Provided passage:
PD Smith

Australian review

03 September 2007 | Curie, Doomsday Men, Haber, Oppenheimer, Teller | 2 comments

There's a great review of Doomsday Men on the Australian blog LiteraryMinded.

Here's an excerpt:

"Smith takes you inside the narratives of great writers and inside the narratives of history. He enmeshes them so that you realise just how science-fiction-like the world has become. You are present and nervous with Leo Szilard when the first nuclear reactor is tested in the University of Chicago football stadium. You witness Marie and Pierre Curie holding up a vial of ‘luminous’ radium. You experience a terrifying eyewitness account of Hiroshima. Smith gets right into the conflicts of these people, allowing you to relate to their situations, and be appalled at the attitude of some of the Strangelovean characters eg. Fritz Haber, Edward Teller and Robert Oppenheimer. The book is descriptive, well-written and infinitely interesting. It is also incredibly frightening."

Read the rest here.

Excerpted data:
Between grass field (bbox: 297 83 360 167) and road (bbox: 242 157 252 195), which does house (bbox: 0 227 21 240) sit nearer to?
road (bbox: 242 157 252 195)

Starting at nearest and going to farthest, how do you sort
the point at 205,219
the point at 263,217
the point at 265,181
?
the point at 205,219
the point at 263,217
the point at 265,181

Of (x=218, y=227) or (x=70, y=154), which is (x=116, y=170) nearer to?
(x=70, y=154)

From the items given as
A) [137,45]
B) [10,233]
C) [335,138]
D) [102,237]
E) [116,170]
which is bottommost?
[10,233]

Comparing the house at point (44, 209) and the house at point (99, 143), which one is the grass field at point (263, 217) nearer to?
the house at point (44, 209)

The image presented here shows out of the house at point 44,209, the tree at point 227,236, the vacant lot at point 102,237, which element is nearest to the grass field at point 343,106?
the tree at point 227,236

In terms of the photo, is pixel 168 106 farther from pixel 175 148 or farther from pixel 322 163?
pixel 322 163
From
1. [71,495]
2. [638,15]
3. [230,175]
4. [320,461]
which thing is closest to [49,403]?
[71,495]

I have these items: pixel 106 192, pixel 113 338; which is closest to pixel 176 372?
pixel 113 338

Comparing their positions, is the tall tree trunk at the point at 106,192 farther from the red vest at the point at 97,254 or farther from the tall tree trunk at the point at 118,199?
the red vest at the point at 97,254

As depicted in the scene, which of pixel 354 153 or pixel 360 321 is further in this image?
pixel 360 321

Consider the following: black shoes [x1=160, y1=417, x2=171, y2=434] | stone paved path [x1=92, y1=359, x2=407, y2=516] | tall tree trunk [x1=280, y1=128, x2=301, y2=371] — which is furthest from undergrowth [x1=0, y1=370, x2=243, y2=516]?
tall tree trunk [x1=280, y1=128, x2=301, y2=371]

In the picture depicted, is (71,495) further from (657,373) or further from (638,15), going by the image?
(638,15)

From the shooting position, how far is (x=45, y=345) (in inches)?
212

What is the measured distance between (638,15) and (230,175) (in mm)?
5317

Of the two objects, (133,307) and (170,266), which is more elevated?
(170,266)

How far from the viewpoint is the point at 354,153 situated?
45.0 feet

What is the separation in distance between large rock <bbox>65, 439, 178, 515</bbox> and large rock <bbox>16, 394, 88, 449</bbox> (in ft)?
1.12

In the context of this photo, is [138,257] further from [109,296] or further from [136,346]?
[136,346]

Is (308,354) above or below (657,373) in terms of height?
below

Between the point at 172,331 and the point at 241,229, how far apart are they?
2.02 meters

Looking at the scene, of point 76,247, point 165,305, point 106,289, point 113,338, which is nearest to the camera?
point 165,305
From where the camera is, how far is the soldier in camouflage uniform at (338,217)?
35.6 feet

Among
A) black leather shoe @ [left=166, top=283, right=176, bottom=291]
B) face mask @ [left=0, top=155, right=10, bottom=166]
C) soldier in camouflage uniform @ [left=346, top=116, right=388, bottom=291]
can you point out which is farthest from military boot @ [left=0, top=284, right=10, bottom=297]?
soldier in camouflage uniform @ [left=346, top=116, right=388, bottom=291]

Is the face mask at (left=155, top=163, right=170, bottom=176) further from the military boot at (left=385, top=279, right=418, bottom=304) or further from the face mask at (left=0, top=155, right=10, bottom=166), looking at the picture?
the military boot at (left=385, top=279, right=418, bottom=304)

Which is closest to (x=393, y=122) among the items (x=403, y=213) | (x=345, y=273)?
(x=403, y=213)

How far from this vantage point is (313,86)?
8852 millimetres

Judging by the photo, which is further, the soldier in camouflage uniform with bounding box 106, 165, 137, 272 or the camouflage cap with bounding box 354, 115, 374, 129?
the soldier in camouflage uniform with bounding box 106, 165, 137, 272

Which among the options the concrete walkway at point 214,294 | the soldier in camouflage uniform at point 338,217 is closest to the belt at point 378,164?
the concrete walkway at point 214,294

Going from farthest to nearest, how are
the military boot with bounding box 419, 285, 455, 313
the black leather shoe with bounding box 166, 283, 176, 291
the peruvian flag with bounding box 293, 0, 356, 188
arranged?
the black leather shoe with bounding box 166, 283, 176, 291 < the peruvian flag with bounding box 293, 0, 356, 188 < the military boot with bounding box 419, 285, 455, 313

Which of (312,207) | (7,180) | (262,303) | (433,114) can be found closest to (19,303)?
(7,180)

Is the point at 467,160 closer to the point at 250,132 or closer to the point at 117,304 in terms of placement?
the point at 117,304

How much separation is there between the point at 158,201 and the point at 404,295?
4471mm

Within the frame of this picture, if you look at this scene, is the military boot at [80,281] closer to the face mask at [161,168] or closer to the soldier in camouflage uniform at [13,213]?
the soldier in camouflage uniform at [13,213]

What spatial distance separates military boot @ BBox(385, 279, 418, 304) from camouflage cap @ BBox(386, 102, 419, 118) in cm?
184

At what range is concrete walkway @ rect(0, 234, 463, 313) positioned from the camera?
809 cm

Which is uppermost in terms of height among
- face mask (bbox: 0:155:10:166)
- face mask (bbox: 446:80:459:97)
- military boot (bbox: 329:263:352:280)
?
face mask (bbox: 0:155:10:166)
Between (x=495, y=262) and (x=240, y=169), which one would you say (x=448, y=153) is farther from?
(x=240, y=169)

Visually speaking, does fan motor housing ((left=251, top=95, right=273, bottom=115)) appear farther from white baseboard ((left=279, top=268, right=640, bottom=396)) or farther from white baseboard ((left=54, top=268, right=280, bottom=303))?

Your objective:
Reproduce the portion of the Doomsday Men review post between "03 September 2007" and "Australian blog LiteraryMinded.", inclusive.

Result of this task:
03 September 2007 | Curie, Doomsday Men, Haber, Oppenheimer, Teller | 2 comments

There's a great review of Doomsday Men on the Australian blog LiteraryMinded.